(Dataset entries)
--------------------------------

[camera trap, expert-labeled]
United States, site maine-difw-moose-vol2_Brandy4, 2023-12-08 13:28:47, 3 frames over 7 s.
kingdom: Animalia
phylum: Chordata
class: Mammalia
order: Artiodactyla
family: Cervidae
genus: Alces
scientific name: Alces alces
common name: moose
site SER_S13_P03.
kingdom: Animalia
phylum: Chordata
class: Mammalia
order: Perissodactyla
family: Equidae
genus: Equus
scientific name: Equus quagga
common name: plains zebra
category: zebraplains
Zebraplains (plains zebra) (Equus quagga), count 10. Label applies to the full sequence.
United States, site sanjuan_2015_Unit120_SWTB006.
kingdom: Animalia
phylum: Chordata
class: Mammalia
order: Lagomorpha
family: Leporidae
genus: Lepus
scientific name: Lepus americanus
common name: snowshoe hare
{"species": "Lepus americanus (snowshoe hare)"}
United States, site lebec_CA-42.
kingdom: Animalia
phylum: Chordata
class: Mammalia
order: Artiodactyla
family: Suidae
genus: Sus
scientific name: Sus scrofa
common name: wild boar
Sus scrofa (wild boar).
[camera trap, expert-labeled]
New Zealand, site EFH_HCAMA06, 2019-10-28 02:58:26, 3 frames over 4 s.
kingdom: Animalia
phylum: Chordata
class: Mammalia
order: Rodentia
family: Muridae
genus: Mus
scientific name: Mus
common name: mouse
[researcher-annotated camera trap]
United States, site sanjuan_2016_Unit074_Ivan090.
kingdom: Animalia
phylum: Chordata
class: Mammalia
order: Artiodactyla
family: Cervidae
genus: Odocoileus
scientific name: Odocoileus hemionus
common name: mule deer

--------------------------------

# Task brief
Look above and return each line of the records exactly, from the very first through the line with "scientific name: Sus scrofa", both included.

# Completed task
[camera trap, expert-labeled]
United States, site maine-difw-moose-vol2_Brandy4, 2023-12-08 13:28:47, 3 frames over 7 s.
kingdom: Animalia
phylum: Chordata
class: Mammalia
order: Artiodactyla
family: Cervidae
genus: Alces
scientific name: Alces alces
common name: moose
site SER_S13_P03.
kingdom: Animalia
phylum: Chordata
class: Mammalia
order: Perissodactyla
family: Equidae
genus: Equus
scientific name: Equus quagga
common name: plains zebra
category: zebraplains
Zebraplains (plains zebra) (Equus quagga), count 10. Label applies to the full sequence.
United States, site sanjuan_2015_Unit120_SWTB006.
kingdom: Animalia
phylum: Chordata
class: Mammalia
order: Lagomorpha
family: Leporidae
genus: Lepus
scientific name: Lepus americanus
common name: snowshoe hare
{"species": "Lepus americanus (snowshoe hare)"}
United States, site lebec_CA-42.
kingdom: Animalia
phylum: Chordata
class: Mammalia
order: Artiodactyla
family: Suidae
genus: Sus
scientific name: Sus scrofa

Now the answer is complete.